### Brief
Within the lines below, find those that hold the string "appendChild" and copy each one.

[Stored items]

··········

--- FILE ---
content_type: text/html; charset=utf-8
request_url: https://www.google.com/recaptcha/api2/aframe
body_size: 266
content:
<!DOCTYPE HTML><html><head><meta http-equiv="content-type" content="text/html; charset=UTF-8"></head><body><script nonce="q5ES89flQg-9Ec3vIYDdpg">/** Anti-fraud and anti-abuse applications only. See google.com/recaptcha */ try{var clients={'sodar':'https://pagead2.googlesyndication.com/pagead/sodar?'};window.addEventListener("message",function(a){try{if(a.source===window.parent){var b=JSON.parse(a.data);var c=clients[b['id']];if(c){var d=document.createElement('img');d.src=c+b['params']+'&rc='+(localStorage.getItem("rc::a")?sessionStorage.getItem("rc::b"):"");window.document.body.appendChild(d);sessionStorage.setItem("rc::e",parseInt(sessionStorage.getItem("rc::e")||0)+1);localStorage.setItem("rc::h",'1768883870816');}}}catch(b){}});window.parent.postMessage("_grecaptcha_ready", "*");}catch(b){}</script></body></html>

··········

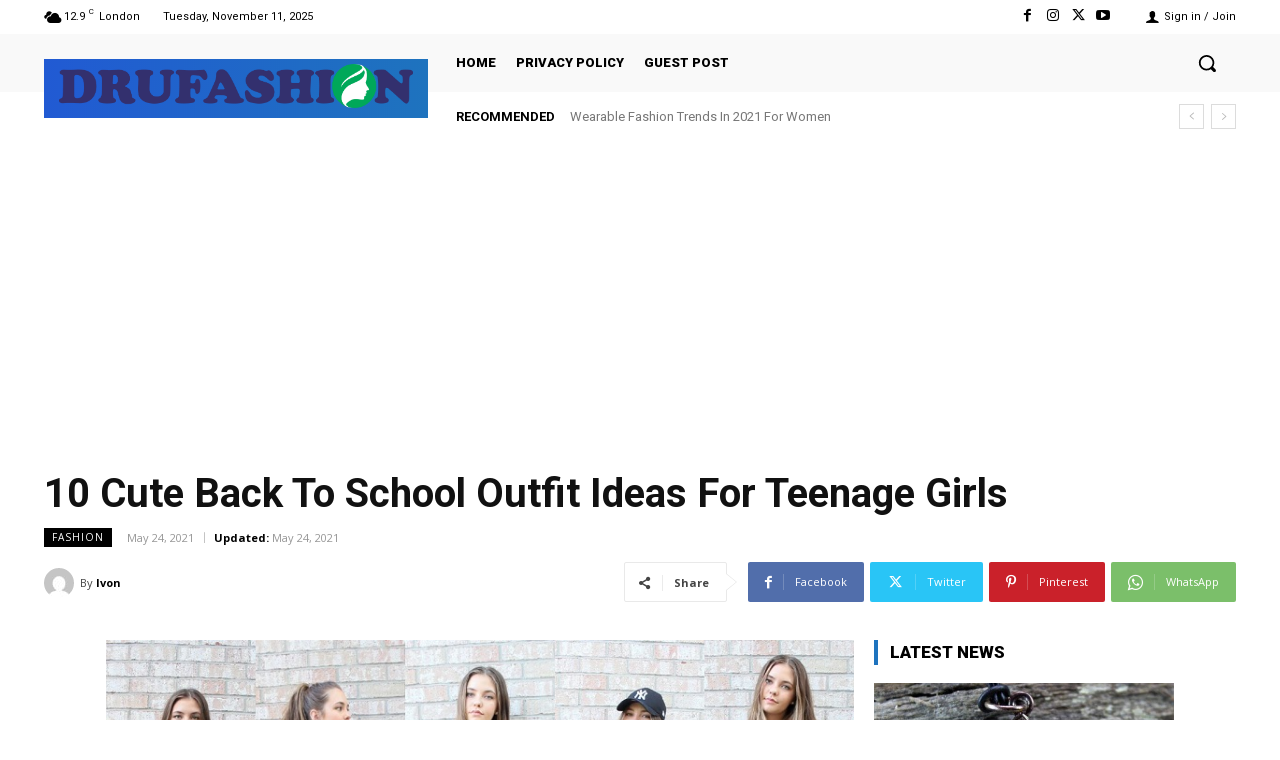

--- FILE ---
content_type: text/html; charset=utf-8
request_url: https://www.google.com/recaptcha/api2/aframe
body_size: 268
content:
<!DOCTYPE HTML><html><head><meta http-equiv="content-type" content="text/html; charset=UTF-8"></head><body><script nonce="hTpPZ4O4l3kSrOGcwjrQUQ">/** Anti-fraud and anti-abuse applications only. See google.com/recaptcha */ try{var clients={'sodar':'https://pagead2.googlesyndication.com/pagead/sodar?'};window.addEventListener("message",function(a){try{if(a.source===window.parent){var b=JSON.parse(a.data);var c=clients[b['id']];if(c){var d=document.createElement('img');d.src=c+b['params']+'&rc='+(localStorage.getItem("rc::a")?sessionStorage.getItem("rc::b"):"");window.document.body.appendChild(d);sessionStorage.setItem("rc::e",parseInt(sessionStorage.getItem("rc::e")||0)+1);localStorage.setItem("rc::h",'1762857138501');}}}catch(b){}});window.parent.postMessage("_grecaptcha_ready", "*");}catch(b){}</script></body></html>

··········

### Result of the task
<!DOCTYPE HTML><html><head><meta http-equiv="content-type" content="text/html; charset=UTF-8"></head><body><script nonce="q5ES89flQg-9Ec3vIYDdpg">/** Anti-fraud and anti-abuse applications only. See google.com/recaptcha */ try{var clients={'sodar':'https://pagead2.googlesyndication.com/pagead/sodar?'};window.addEventListener("message",function(a){try{if(a.source===window.parent){var b=JSON.parse(a.data);var c=clients[b['id']];if(c){var d=document.createElement('img');d.src=c+b['params']+'&rc='+(localStorage.getItem("rc::a")?sessionStorage.getItem("rc::b"):"");window.document.body.appendChild(d);sessionStorage.setItem("rc::e",parseInt(sessionStorage.getItem("rc::e")||0)+1);localStorage.setItem("rc::h",'1768883870816');}}}catch(b){}});window.parent.postMessage("_grecaptcha_ready", "*");}catch(b){}</script></body></html>
<!DOCTYPE HTML><html><head><meta http-equiv="content-type" content="text/html; charset=UTF-8"></head><body><script nonce="hTpPZ4O4l3kSrOGcwjrQUQ">/** Anti-fraud and anti-abuse applications only. See google.com/recaptcha */ try{var clients={'sodar':'https://pagead2.googlesyndication.com/pagead/sodar?'};window.addEventListener("message",function(a){try{if(a.source===window.parent){var b=JSON.parse(a.data);var c=clients[b['id']];if(c){var d=document.createElement('img');d.src=c+b['params']+'&rc='+(localStorage.getItem("rc::a")?sessionStorage.getItem("rc::b"):"");window.document.body.appendChild(d);sessionStorage.setItem("rc::e",parseInt(sessionStorage.getItem("rc::e")||0)+1);localStorage.setItem("rc::h",'1762857138501');}}}catch(b){}});window.parent.postMessage("_grecaptcha_ready", "*");}catch(b){}</script></body></html>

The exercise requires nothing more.